> _Excerpted passage_:
##########
polishing if we would be shafts in the quiver of Emmanuel. God's will comes to
thee and me in daily circumstances; in little things equally as in great; meet
them bravely; be at your best always, though the occasion be one of the very
least; dignify the smallest summons by the greatness of your response."
B.F. Meyer.
"It is the lives like the stars, which simply pour down on us the
calm light of their bright and faithful being, up to which we look and out of
which we gather the deepest calm and courage. No man or woman of the humblest
sort can really be strong, gentle, pure and good without the world being better
for it, without somebody being helped and comforted by the very existence of
that goodness." Phillips Brooks.
"We need to watch against a `grudging service'. The enemy is always
trying to get in the word `duty' instead of the word `delight,' he says a stern
`you must' instead of the loving `you may.' There is no slavery like the
slavery of love, but its chains are sweet. It knows nothing of sacrifice, no
matter what may be given up. It delights to do the will of the beloved
one." Smith.
"False religion is clamorous, impatient, nervous and selfish, but a
true faith gives strength, repose of spirit, and calm confidence, and impels to
unselfish concern for others."
"If we charged so much a head for sunsets, or if God sent round a
drum before the hawthorns came into flower, what a work we should make about
their beauty! But these things, like good companions, stupid people early cease
to observe." R.L. Stevenson.
"There is a grace of kind listening, as well as a grace of kind
speaking. Some men listen with an abstracted air, which shows that their
thoughts are elsewhere. Or they seem to listen, but by wide answers and
irrelevant questions show that they have been occupied with their own thoughts,
as being more interesting at least in their own estimation, than what you have
been saying. Some interrupt, and will not hear you to the end, and then forthwith
begin to talk to you about a similar experience which has befallen themselves,
taking your case only as an illustration of their own. Some, meaning to be
kind, listen with such a determined, lively, violent attention, that you are at
once made uncomfortable, and the charm of conversation is at an end. Many
persons, whose manners will stand the test of speaking, break down under the
trial of listening. But all these things should be brought under the sweet
influence of religion." Frederick Wm. Faber.
"A neglected Bible means a starved and strengthless spirit; a
comfortless heart; a barren life; and a grieved Holy Ghost. If the people, who
are now perpetually running about to meetings for crumbs of help and comfort,
would only stay at home and search their Bibles, there would be more happiness
in the church, and more blessing in the world. It is prosaic counsel; but it is
true." F.B. Meyer.
"Think of the result of existence in the man or woman who has lived
chiefly to gratify the physical appetites; think of its real emptiness, its
real repulsiveness, when old age comes, and the senses are dulled, and the
roses have faded, and the lamps at the banquet are smoking and expiring, and
desire fails, and all that remains is the fierce, insatiable, ugly craving for
delights which have fled forever more; think of the bitter, burning vacancy of
such an end, and you must see that pleasure is not a good haven to seek in the
voyage of life." Henry Van Dyke.
##########
> _Tasks and exercises_:
1. Answer each question from the quotations.
(a) In the quotation credited to Smith, which word does the enemy try to put in place of "delight"?
(b) In the quotation credited to Frederick Wm. Faber, which two graces are named?
(c) In the quotation credited to Henry Van Dyke, what is pleasure said not to be?
2. Repeat word for word the section of the quotations starting at "polishing if we" and ending at "B.F. Meyer.".
3. List every result that the quotations say a neglected Bible means.
The records play no part in this work.
##########
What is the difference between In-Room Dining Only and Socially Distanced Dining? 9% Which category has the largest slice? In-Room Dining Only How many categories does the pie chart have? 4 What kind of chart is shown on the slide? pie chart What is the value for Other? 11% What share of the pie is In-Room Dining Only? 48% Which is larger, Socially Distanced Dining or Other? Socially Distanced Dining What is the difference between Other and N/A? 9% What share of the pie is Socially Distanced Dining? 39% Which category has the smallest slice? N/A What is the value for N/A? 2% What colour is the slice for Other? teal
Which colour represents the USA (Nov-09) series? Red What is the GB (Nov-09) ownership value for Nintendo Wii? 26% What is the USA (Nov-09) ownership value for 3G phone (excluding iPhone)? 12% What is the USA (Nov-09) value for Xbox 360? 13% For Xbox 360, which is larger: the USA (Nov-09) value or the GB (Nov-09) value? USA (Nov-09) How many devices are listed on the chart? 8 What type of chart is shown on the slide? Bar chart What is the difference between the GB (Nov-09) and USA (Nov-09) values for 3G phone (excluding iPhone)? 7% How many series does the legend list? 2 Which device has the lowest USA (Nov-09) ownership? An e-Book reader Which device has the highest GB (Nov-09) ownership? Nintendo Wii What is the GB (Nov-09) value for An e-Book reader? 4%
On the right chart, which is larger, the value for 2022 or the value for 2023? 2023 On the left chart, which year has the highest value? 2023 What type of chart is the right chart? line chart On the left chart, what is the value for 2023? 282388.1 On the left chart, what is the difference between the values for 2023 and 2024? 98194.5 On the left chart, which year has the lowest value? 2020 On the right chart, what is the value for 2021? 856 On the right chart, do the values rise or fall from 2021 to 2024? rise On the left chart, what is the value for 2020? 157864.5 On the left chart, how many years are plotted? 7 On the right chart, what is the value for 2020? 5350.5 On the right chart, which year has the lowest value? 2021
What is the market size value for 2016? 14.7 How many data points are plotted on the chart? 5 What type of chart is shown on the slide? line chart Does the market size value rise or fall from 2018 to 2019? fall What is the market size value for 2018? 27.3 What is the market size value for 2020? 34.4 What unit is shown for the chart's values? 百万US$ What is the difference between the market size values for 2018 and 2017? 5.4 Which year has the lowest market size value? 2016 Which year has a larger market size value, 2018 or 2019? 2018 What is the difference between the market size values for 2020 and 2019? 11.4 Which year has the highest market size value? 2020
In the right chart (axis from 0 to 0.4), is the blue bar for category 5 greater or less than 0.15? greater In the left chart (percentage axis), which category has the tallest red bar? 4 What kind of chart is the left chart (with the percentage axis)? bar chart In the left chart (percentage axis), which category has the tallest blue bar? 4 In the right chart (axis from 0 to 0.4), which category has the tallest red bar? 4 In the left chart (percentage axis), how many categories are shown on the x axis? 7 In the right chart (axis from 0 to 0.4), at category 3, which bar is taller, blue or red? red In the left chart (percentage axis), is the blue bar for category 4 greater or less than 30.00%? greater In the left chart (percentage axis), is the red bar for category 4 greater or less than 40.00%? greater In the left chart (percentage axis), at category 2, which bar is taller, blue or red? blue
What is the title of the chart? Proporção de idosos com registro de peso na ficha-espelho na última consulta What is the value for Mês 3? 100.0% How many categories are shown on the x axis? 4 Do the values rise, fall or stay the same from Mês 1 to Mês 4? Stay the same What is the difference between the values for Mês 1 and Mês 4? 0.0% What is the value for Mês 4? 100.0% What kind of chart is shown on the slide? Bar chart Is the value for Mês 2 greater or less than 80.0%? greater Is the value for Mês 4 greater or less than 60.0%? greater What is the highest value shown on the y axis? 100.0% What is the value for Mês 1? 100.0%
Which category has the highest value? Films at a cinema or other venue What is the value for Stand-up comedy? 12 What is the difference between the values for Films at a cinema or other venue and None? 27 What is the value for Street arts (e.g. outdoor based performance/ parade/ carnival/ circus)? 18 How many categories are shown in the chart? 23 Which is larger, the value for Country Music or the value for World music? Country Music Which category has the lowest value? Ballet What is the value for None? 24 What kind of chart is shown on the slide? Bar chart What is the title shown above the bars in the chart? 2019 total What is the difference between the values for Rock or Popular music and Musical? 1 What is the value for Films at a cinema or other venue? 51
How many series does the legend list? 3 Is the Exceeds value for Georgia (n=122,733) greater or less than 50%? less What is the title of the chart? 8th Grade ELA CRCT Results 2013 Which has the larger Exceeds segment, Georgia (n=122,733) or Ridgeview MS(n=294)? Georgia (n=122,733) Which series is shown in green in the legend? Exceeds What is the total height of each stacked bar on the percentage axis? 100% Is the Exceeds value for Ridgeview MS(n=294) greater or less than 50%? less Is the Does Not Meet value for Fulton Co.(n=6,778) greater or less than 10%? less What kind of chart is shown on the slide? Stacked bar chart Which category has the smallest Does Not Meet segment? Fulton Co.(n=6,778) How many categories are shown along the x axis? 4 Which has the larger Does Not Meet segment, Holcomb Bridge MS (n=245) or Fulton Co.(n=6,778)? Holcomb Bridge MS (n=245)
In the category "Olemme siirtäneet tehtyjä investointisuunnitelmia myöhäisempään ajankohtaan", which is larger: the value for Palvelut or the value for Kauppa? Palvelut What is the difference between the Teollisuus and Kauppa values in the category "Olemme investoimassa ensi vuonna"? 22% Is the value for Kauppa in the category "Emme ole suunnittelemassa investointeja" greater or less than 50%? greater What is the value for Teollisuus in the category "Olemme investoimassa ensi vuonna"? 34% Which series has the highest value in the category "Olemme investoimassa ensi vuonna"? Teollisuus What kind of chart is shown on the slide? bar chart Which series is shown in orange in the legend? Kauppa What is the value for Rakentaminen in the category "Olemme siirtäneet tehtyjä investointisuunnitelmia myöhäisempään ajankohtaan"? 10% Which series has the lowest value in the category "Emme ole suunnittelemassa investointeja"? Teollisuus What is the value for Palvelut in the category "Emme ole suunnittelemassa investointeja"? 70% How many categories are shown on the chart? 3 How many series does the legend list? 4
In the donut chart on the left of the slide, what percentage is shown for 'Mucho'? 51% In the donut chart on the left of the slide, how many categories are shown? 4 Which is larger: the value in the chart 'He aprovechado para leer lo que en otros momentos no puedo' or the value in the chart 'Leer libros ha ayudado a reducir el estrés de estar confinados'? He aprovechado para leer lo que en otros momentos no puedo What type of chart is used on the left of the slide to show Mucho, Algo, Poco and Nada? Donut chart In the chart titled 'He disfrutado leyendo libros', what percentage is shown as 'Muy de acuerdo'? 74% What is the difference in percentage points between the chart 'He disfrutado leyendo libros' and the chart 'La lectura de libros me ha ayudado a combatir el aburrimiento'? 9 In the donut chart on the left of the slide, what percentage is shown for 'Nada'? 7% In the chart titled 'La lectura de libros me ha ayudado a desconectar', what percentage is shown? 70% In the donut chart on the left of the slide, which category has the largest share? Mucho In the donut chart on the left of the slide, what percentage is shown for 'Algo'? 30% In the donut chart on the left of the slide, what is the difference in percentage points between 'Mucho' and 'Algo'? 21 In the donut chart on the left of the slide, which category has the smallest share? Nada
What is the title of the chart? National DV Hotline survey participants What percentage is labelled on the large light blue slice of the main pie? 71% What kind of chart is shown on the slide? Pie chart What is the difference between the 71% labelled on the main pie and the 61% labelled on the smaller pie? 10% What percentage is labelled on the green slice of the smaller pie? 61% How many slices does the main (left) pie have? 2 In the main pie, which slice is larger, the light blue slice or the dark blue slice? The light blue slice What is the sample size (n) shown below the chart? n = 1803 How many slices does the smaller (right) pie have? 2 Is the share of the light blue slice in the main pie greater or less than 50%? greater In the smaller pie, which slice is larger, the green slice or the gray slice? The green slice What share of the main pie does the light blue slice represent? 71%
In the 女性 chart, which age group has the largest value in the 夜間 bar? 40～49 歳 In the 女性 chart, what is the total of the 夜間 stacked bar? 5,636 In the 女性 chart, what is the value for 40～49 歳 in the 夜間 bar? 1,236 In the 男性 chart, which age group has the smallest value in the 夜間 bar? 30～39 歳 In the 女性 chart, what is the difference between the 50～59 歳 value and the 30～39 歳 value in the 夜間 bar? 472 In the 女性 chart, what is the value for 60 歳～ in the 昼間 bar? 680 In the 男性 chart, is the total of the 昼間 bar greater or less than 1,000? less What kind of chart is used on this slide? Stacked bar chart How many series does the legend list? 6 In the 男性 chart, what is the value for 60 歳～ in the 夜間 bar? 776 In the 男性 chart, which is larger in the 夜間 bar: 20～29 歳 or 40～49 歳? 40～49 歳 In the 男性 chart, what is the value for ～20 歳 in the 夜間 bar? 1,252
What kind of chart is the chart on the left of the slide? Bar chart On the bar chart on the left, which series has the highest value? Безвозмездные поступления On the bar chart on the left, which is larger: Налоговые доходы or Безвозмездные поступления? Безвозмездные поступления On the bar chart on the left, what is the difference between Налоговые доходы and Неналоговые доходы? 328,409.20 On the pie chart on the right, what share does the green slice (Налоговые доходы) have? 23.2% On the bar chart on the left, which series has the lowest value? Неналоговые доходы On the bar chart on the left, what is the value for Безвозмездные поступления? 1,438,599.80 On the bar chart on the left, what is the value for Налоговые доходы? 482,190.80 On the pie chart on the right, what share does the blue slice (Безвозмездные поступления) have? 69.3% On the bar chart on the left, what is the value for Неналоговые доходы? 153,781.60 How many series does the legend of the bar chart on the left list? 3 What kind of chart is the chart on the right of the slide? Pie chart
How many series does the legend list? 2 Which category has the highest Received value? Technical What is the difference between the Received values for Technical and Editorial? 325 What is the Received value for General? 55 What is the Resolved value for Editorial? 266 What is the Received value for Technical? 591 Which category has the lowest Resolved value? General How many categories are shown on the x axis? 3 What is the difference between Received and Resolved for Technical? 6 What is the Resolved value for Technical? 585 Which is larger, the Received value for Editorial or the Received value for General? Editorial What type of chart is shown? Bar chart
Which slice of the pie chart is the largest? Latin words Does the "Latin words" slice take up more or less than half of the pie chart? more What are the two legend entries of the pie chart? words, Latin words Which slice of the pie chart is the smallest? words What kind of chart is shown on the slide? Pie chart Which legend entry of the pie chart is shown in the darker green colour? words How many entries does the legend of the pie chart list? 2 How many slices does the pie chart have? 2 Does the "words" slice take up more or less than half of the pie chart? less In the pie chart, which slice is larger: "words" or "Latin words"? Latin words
##########
> _Answers by item number_:
1.
(a) "Duty."
(b) A grace of kind listening and a grace of kind speaking.
(c) A good haven to seek in the voyage of life.

2.
polishing if we would be shafts in the quiver of Emmanuel. God's will comes to
thee and me in daily circumstances; in little things equally as in great; meet
them bravely; be at your best always, though the occasion be one of the very
least; dignify the smallest summons by the greatness of your response."
B.F. Meyer.

3.
- A starved and strengthless spirit
- A comfortless heart
- A barren life
- A grieved Holy Ghost